## DIRECTIVE 1
In the Biberach district profile, who is named as the district administrator?

- Flag Coat of arms
- Country: Germany
- State: Baden-Württemberg
- Adm. region: Tübingen
- Capital: Biberach an der Riß

Government
- • District admin.: Mario Glaser

Area
- • Total: 1,409.82 km^{2} (544.33 sq mi)

Population (31 December 2022)
- • Total: 206,513
- • Density: 150/km^{2} (380/sq mi)
- Time zone: UTC+01:00 (CET)
- • Summer (DST): UTC+02:00 (CEST)
- Vehicle registration: BC
- Website: biberach.de

= Biberach (district) =

Biberach (/de/) is a Landkreis (district) in Baden-Württemberg, Germany. It is bounded by (from the south and clockwise) the districts of Ravensburg, Sigmaringen, Reutlingen and Alb-Donau, and the Bavarian districts Neu-Ulm, Unterallgäu and the district-free city Memmingen. The major towns in the district of Biberach are Biberach an der Riß, Riedlingen, Ochsenhausen and Laupheim.

## DATASET EXTRACT
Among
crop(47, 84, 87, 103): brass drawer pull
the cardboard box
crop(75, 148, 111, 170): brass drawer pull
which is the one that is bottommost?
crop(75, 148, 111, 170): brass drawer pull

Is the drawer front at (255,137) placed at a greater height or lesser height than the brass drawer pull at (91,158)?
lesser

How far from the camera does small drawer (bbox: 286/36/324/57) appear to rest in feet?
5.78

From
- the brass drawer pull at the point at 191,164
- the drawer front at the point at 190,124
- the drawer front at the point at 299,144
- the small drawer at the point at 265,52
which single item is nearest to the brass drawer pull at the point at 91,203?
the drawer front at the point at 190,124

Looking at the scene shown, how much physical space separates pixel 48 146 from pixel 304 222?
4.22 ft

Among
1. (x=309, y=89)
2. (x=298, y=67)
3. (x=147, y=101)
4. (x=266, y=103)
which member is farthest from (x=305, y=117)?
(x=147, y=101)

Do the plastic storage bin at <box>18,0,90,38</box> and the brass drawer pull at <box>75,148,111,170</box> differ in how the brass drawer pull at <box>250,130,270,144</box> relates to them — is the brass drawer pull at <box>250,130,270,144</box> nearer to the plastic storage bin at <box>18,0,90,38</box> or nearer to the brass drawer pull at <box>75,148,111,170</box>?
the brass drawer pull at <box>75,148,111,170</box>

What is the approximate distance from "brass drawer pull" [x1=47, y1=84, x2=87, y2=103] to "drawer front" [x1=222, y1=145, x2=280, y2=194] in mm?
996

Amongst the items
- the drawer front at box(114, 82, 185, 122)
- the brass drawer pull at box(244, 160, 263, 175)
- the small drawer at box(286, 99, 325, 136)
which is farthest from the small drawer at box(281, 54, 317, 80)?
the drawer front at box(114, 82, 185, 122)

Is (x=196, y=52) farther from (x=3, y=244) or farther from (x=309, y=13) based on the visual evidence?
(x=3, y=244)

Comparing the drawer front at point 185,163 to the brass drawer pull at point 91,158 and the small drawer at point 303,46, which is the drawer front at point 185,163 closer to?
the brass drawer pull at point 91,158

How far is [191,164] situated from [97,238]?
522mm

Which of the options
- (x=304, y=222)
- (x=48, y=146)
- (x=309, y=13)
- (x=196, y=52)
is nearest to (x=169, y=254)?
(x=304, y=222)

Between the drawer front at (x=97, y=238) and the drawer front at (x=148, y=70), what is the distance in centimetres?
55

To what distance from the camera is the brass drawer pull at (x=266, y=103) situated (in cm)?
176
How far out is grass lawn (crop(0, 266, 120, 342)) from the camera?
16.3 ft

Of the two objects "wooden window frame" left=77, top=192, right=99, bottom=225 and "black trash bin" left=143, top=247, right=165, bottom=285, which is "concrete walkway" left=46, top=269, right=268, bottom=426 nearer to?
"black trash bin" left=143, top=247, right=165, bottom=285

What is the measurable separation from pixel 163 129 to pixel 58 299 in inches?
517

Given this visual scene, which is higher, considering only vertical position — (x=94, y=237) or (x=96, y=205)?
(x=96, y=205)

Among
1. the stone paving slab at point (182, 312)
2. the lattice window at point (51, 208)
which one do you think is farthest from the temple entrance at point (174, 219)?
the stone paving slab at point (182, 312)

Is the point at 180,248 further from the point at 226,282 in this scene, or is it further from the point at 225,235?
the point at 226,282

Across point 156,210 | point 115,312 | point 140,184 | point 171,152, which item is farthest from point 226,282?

## DIRECTIVE 2
Render the listing as a numbered list, from the line containing "Of the two objects" through the last line of the listing, both included, and leave out blank lines.

## WRITTEN REPLY 1
Mario Glaser

## WRITTEN REPLY 2
1. Of the two objects "wooden window frame" left=77, top=192, right=99, bottom=225 and "black trash bin" left=143, top=247, right=165, bottom=285, which is "concrete walkway" left=46, top=269, right=268, bottom=426 nearer to?
2. "black trash bin" left=143, top=247, right=165, bottom=285
3. What is the measurable separation from pixel 163 129 to pixel 58 299 in inches?
4. 517
5. Given this visual scene, which is higher, considering only vertical position — (x=94, y=237) or (x=96, y=205)?
6. (x=96, y=205)
7. Among
8. 1. the stone paving slab at point (182, 312)
9. 2. the lattice window at point (51, 208)
10. which one do you think is farthest from the temple entrance at point (174, 219)?
11. the stone paving slab at point (182, 312)
12. Is the point at 180,248 further from the point at 226,282 in this scene, or is it further from the point at 225,235?
13. the point at 226,282
14. Across point 156,210 | point 115,312 | point 140,184 | point 171,152, which item is farthest from point 226,282?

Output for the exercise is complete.